I decided to cover Jaigad, Guhagar, Chiplun, Koyana Nagar then Pune via NH4.
Starting at 7:30 AM, I reached Jaigad in 2 hrs. The journey was wonderful with blue sea on left side and twisting roads ahead. After enquiring I found that there is no boat service available from Jaigad port to take bike to the other side. The alternate route was to cross the river from Rai-Bhatgaon bridge. So I followed Khandala-Chafe-Rai road to the bridge. This road is also wonderful, less traffic wide road plenty of directions. The bridge looks excellent from hill top.
The road after Bhatgaon is relatively narrow and there are very few boards for directions. This road goes on the top of hill so the view is quite different. I also saw a Jackal crossing the road. But he went into bushes before I can take any snaps. Last year we saw a Jackal in Jaigad area. Stopping occasionally I reached Shrungar Tali (Tali in short) at 1:15 PM. Taking left I reached Guhagar in 15 min.

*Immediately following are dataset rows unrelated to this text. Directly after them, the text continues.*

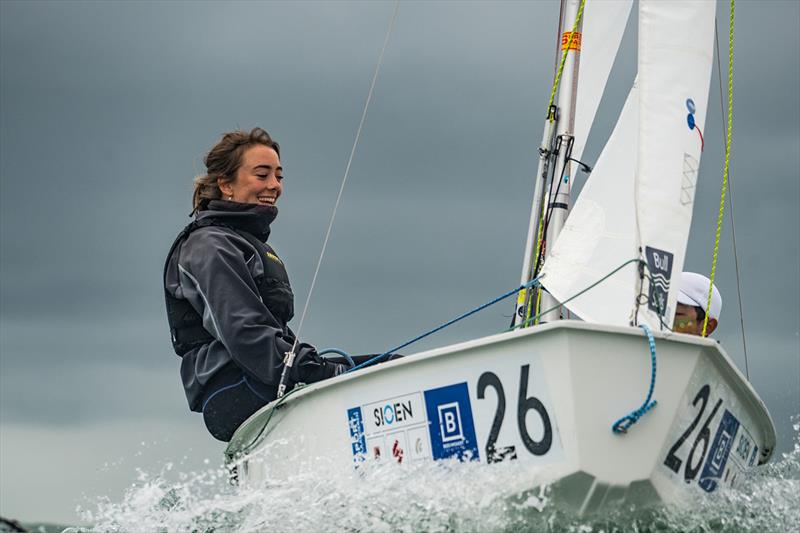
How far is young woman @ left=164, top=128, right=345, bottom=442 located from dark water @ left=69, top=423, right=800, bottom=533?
55 cm

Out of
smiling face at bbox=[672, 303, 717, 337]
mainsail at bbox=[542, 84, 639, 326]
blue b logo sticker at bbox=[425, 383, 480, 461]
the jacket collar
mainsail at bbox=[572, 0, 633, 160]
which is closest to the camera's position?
blue b logo sticker at bbox=[425, 383, 480, 461]

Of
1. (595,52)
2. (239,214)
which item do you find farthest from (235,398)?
(595,52)

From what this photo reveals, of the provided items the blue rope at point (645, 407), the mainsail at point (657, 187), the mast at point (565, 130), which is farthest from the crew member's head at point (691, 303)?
the blue rope at point (645, 407)

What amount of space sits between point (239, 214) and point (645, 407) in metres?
2.66

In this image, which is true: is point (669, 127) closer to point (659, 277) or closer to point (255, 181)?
point (659, 277)

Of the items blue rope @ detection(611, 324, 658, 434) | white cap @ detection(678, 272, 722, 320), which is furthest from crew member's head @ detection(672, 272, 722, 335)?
blue rope @ detection(611, 324, 658, 434)

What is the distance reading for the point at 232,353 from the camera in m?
5.99

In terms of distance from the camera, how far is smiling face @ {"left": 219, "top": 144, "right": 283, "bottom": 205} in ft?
22.2

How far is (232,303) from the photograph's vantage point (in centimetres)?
600

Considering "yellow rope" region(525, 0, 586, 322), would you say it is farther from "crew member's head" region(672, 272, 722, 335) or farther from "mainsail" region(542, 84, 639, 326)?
"crew member's head" region(672, 272, 722, 335)

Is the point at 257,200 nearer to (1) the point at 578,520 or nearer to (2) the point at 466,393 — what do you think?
(2) the point at 466,393

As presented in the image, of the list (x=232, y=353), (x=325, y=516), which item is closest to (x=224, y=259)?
(x=232, y=353)

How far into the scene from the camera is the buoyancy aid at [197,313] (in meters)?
6.34

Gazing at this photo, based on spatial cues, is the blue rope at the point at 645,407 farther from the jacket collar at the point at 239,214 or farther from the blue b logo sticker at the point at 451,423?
the jacket collar at the point at 239,214
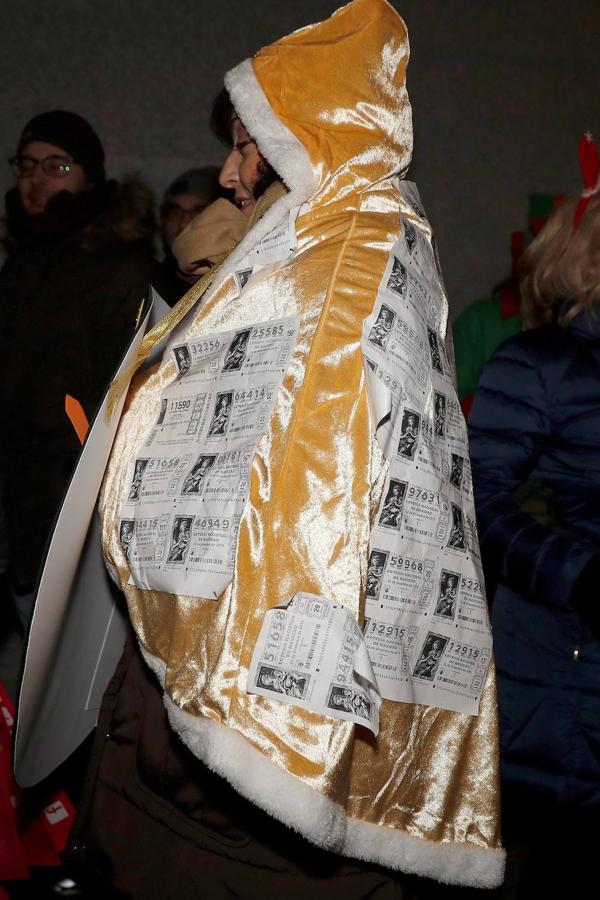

Guhagar is not new to me. I had been here several times with my family to visit our family goddess, ‘Durga devi’. I like the temple a lot. There are very few temples where I really WANT to go. This is one of them, where you can find serenity and peace of mind. Many times I wonder whether God really is present at so called ‘Jagrut’ temples which are so crowded, clumsy and dirty.
Anyways, I had a ‘darshan’ and thereafter lunch and left Guhagar at 2:30 for Chiplun. After Chiplun, there is Koyananagar ghat (pass), which I liked a lot but never had done on bike. As expected, it was simply great experience to climb the pass on bike.
Before I get to Patan, it started to rain heavily. I stopped for half an hour but the rain had no intentions to stop. Time was running out, as I have to on NH4 before dark. I am not comfortable for riding a bike in dark and rainy condition on internal road (without any divider), so, though it was raining I continued to ride till I reached NH4 at Karad. After on NH4 there was sporadic shower till Satara. I was all wet (no rain gear as this is start of summer and rain is totally unexpected) and it felt really cold while driving. At one point I was thinking of getting into a lodge and changing to dry clothes and taking nap for few hours before starting again. But that was really not necessary. In some time clothes dried off and I was going slow and steady. I reached home at 12 night after traveling 470 km.
With this I broke all my riding records,
....Longest in a day 470 km (old record 370 km)
....Longest trip 890 km (old record 600 km)
Now total riding on bike is 2900 km.